Révision de la loi sur les produits thérapeutiques : sécurité de la médication accrue
Berne, 03.09.2025 — La loi sur les produits thérapeutiques (LPTh) vise à garantir la mise sur le marché en Suisse de produits thérapeutiques de qualité, sûrs et efficaces. La révision proposée par le Conseil fédéral encourage la numérisation dans le processus de traitement afin d’améliorer la sécurité de la médication. En outre, elle réglemente plus clairement les médicaments de thérapie innovante, afin que l’accès de la population à de nouvelles formes de traitement soit amélioré. Lors de sa séance du 3 septembre 2025, le Conseil fédéral a adopté le message correspondant puis l’a transmis au Parlement.
La prescription, la remise et l’utilisation des médicaments peuvent donner lieu à des malentendus et à des erreurs qui mettent en danger les patients. Le recours systématique aux outils numériques lors de la médication vise à les réduire.

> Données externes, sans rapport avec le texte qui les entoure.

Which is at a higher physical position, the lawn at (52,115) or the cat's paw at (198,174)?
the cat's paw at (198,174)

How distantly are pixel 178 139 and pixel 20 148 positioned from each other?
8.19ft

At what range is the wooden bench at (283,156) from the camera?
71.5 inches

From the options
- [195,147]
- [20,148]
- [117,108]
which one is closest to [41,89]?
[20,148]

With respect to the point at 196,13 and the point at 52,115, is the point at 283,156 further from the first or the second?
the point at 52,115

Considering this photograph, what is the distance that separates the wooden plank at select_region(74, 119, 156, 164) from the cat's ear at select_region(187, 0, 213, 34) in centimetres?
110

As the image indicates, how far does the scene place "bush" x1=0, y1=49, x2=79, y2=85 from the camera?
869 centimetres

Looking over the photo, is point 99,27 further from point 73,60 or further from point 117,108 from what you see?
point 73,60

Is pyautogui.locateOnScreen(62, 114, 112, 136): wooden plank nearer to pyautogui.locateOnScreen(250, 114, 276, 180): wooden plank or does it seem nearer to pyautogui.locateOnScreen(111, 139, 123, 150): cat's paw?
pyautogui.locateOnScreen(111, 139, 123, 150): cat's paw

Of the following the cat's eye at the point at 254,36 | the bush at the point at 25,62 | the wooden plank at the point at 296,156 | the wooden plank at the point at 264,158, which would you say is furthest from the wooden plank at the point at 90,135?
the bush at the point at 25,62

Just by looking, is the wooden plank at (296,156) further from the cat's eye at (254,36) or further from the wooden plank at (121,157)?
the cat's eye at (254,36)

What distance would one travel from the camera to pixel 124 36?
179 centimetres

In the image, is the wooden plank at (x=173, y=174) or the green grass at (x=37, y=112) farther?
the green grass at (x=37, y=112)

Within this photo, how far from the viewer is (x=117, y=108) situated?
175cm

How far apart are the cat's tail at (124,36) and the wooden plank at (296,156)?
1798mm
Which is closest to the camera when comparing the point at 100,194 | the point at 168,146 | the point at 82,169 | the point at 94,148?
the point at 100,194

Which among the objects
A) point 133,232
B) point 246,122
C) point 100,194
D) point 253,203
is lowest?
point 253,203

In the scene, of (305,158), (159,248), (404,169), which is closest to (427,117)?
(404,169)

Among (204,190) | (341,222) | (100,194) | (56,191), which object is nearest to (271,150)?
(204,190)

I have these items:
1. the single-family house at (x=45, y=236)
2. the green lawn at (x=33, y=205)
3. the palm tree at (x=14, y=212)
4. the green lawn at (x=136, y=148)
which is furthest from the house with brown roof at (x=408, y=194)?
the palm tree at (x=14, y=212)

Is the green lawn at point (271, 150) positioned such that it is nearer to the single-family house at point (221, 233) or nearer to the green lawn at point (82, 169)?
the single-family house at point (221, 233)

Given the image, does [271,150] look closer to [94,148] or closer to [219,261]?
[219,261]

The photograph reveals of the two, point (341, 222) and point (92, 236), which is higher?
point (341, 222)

La révision de la LPTh proposée par le Conseil fédéral apporte les améliorations correspondantes. À l’avenir, les prescriptions seront délivrées et utilisées sous forme électronique. Ainsi, elles pourront être lues de manière univoque et transmises numériquement, ce qui réduira le risque de remises erronées et augmentera la sécurité des patients. L’ordonnance électronique contribuera également à réduire les falsifications ou les retraits multiples abusifs de médicaments prescrits.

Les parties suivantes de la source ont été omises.